Factset had the most cogent metric this past week, with their weekly “Earnings Insight” by John Butters noting that, thanks to Energy and Basic Materials, Q4 ’15’s earnings decline is projected at 4.3%, with Factset noting that this will be the first instance that the S&P 500 index has seen three consecutive y/y declines in quarterly earnings, since 2009.
While that might sound alarming, the fact is—as this site has repeated frequently over the last 12 months—the declines are coming from two sectors primarily, comprising about 10% of the market cap of the S&P 500, and that is Energy and Basic Materials.
Both Factset and Thomson are expecting Energy sector earnings to decline 65% y/y in Q4 ’15, while Basic Materials is expected to decline 23% and 21% respectively.
Factset has Energy and Basic Materials revenue falling 34% and 12% respectively in Q4 ’15, while Thomson does not publish forward revenue estimates.
Here is how Thomson ranks the S&P 500 sectors from best to worst EXPECTED earnings growth for Q4 ’15:
- Telecom: +18%
- Financials: +12.3%
- Consumer Discretionary: +8.7%
- Healthcare: +4.3%
- Industrials: -0.9%
- Consumer Staples: -2.1%
- Technology: -4.2%
- Utilities: -6.1%
- Basic Materials: -21.5%
- Energy: -65%
- S&P 500 -3.1%
Less than 1/3rd of the S&P 500 by market cap is expecting positive earnings growth for Q4 ’15, however I am puzzled by Tech’s -4.5% expected decline. Apple (O:AAPL) is lapping tough comps with the Christmas quarter last year, but I expect Technology to show y/y earnings growth by the time the majority of the S&P 500 reports by the end of February ’16.
Conclusion: Like the old Led Zeppelin tune, “The Song Remains The Same”, readers should expect 5%-7% core earnings growth ex-Energy and ex-Apple in Q4 ’15. Financials will likely have a decent quarter, with Thomson expecting 12% growth and Factset expecting 10% growth. Technology will be the wild card, given it is the largest sector once again in the S&P 500 by market cap at 19%-20%.
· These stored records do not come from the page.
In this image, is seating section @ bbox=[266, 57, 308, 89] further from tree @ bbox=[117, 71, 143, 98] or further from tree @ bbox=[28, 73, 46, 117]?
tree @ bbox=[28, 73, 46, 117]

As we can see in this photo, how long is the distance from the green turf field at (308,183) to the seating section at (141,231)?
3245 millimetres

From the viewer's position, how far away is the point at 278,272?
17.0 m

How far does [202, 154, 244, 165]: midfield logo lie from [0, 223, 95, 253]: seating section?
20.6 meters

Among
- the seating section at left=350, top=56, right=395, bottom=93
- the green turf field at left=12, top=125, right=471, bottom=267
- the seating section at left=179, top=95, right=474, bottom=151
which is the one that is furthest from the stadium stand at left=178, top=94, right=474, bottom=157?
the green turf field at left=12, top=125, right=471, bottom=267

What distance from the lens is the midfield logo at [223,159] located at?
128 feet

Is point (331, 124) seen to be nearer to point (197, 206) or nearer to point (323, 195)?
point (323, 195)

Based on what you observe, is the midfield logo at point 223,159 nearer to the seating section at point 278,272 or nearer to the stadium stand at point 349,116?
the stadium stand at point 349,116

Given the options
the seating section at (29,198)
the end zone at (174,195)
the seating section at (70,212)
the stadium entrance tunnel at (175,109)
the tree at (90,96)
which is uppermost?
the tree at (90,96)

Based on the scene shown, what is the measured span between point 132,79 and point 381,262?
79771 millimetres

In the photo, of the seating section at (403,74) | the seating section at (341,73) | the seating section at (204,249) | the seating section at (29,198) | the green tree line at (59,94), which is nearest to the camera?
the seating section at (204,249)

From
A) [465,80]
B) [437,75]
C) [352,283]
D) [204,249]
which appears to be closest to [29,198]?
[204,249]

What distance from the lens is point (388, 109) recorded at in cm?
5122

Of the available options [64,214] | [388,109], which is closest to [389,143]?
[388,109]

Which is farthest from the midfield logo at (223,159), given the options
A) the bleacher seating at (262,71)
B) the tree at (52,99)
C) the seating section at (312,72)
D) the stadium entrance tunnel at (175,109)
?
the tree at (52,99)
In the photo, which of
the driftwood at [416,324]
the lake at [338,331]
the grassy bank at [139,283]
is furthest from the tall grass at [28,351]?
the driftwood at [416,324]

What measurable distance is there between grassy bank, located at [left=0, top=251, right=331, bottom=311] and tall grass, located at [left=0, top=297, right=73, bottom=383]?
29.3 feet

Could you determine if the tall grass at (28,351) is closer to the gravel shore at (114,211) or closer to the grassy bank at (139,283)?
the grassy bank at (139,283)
If readers wish to check market caps vs earnings weights, they can do so here on this post, from last week. Scrutinize the excel spreadsheet for the appropriate data.
S&P 500 metrics by the numbers:
- The forward 4-quarter estimate this week per Thomson was $123.49 vs last week’s $123.48
- The P/E ratio is still close to 17(x) for 5%-7% core earnings growth
- The PEG ratio on core earnings is elevated for sure at almost 3(x)
- The S&P 500 earnings yield was 5.90%, versus last week’s 5.91%
- The y/y growth rate of the forward estimate improved to -1.42% vs -1.89% last week. We need to see this turn positive.
Despite all the volatility this past week, the S&P 500 ended within 1 point of last week’s close and the 10-Year yield ended within 3 basis points. If you slept through the week, you didn’t miss much.
I’m still waiting for the S&P 500 to take out the May ’15-July ’15 highs, near 2,135 on volume.